§ **Task objective**: Your answer should repeat the entries in full, exactly as given, with no pictures.

§ **Source material**:
◆ ◆ ◆ ◆

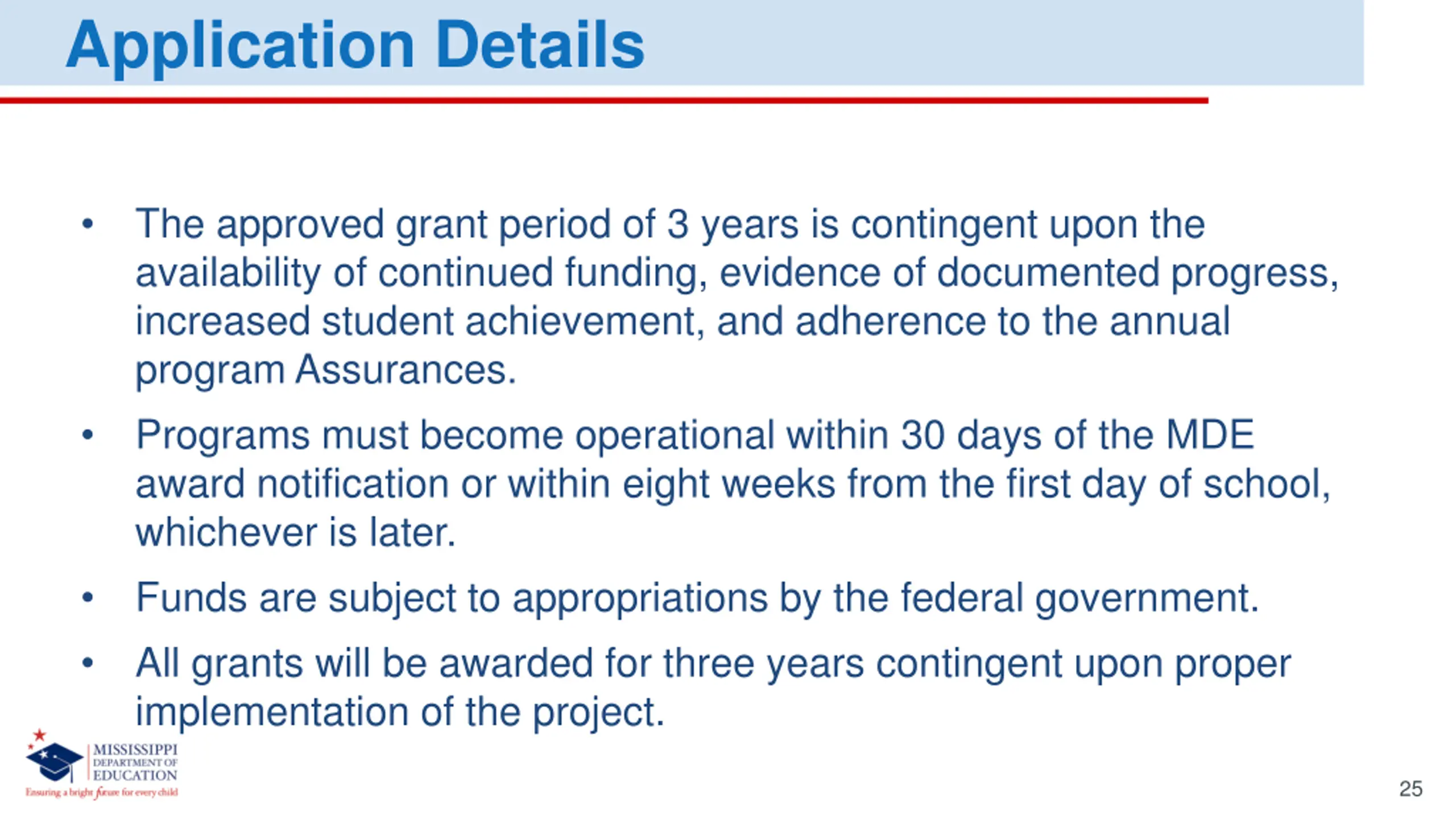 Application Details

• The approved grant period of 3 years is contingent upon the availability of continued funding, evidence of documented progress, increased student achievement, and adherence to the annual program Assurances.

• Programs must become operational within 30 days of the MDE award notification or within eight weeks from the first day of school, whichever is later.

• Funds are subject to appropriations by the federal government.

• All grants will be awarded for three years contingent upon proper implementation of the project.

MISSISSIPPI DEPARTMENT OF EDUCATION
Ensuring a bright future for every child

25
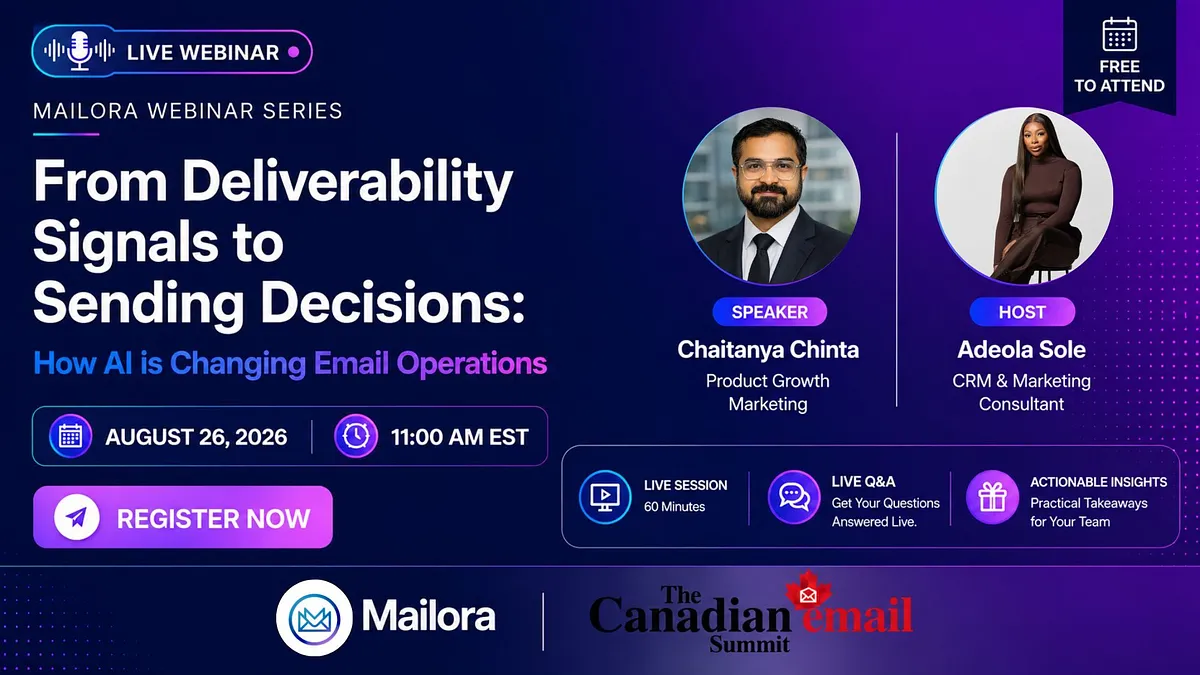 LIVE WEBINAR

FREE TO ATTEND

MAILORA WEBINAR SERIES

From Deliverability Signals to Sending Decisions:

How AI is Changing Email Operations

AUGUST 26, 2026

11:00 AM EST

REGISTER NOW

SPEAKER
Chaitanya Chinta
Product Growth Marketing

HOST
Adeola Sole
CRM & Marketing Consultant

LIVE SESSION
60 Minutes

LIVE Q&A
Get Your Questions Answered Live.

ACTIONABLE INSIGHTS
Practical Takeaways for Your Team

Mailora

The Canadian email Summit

◆ ◆ ◆ ◆

§ **Answer to this exercise**:
 Application Details

• The approved grant period of 3 years is contingent upon the availability of continued funding, evidence of documented progress, increased student achievement, and adherence to the annual program Assurances.

• Programs must become operational within 30 days of the MDE award notification or within eight weeks from the first day of school, whichever is later.

• Funds are subject to appropriations by the federal government.

• All grants will be awarded for three years contingent upon proper implementation of the project.

MISSISSIPPI DEPARTMENT OF EDUCATION
Ensuring a bright future for every child

25
 LIVE WEBINAR

FREE TO ATTEND

MAILORA WEBINAR SERIES

From Deliverability Signals to Sending Decisions:

How AI is Changing Email Operations

AUGUST 26, 2026

11:00 AM EST

REGISTER NOW

SPEAKER
Chaitanya Chinta
Product Growth Marketing

HOST
Adeola Sole
CRM & Marketing Consultant

LIVE SESSION
60 Minutes

LIVE Q&A
Get Your Questions Answered Live.

ACTIONABLE INSIGHTS
Practical Takeaways for Your Team

Mailora

The Canadian email Summit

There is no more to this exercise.